Work order =
The lines below from the one with "scientific name: Mus" up to and including the one with "common name: domestic cow" are what you should set down, exactly and without pictures.

Saved data entries =

* * * * *

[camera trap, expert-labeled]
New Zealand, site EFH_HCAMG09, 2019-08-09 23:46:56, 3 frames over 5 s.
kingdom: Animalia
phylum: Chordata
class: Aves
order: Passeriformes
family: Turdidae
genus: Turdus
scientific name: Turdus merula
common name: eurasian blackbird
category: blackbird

* * * * *

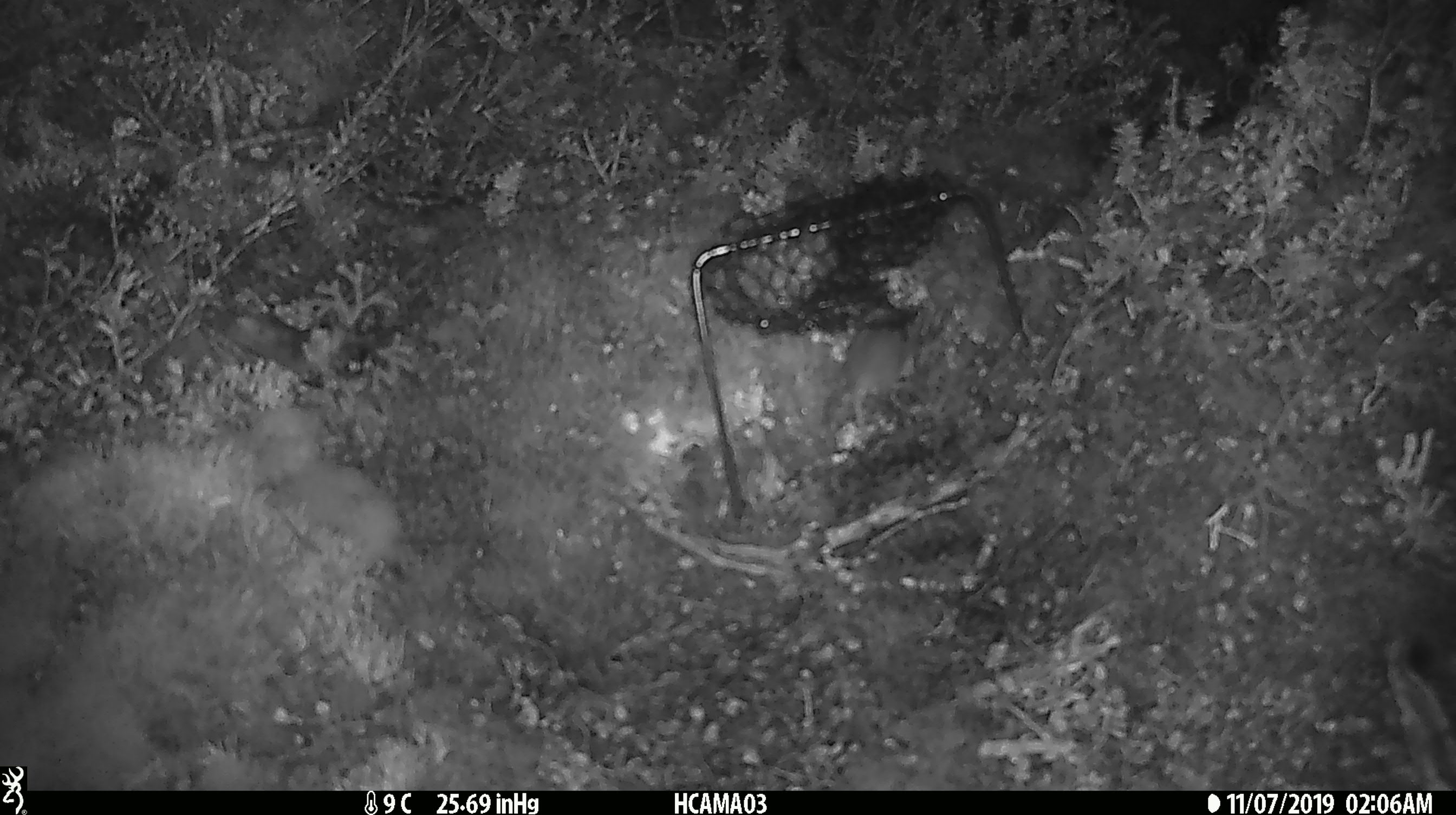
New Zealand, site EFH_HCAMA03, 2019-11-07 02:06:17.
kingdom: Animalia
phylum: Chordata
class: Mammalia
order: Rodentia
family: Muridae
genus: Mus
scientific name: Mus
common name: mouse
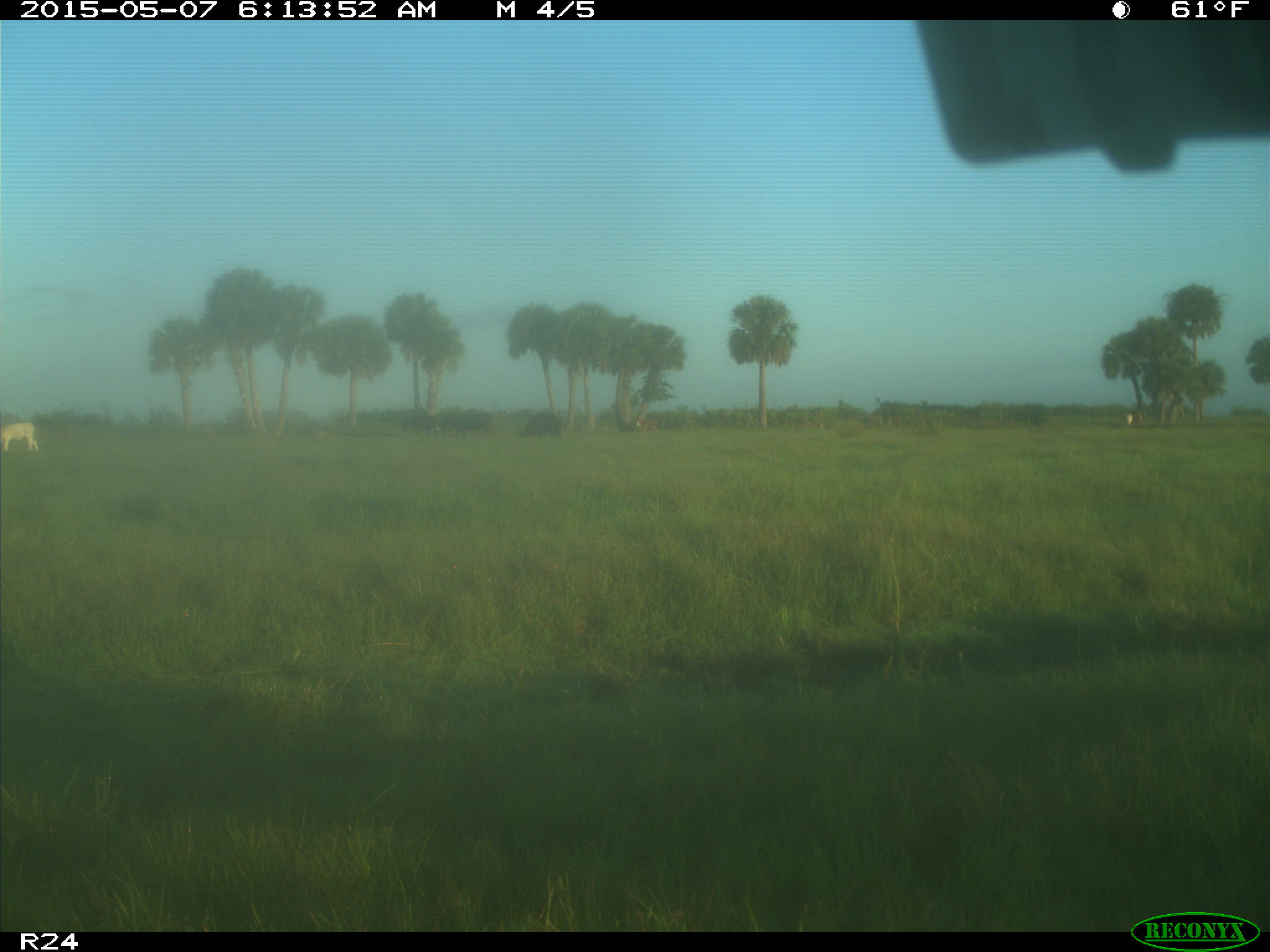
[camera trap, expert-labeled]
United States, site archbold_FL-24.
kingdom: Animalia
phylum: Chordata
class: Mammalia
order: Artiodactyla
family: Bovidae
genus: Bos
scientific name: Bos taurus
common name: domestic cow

* * * * *

Problem solution =
scientific name: Mus
common name: mouse
[camera trap, expert-labeled]
United States, site archbold_FL-24.
kingdom: Animalia
phylum: Chordata
class: Mammalia
order: Artiodactyla
family: Bovidae
genus: Bos
scientific name: Bos taurus
common name: domestic cow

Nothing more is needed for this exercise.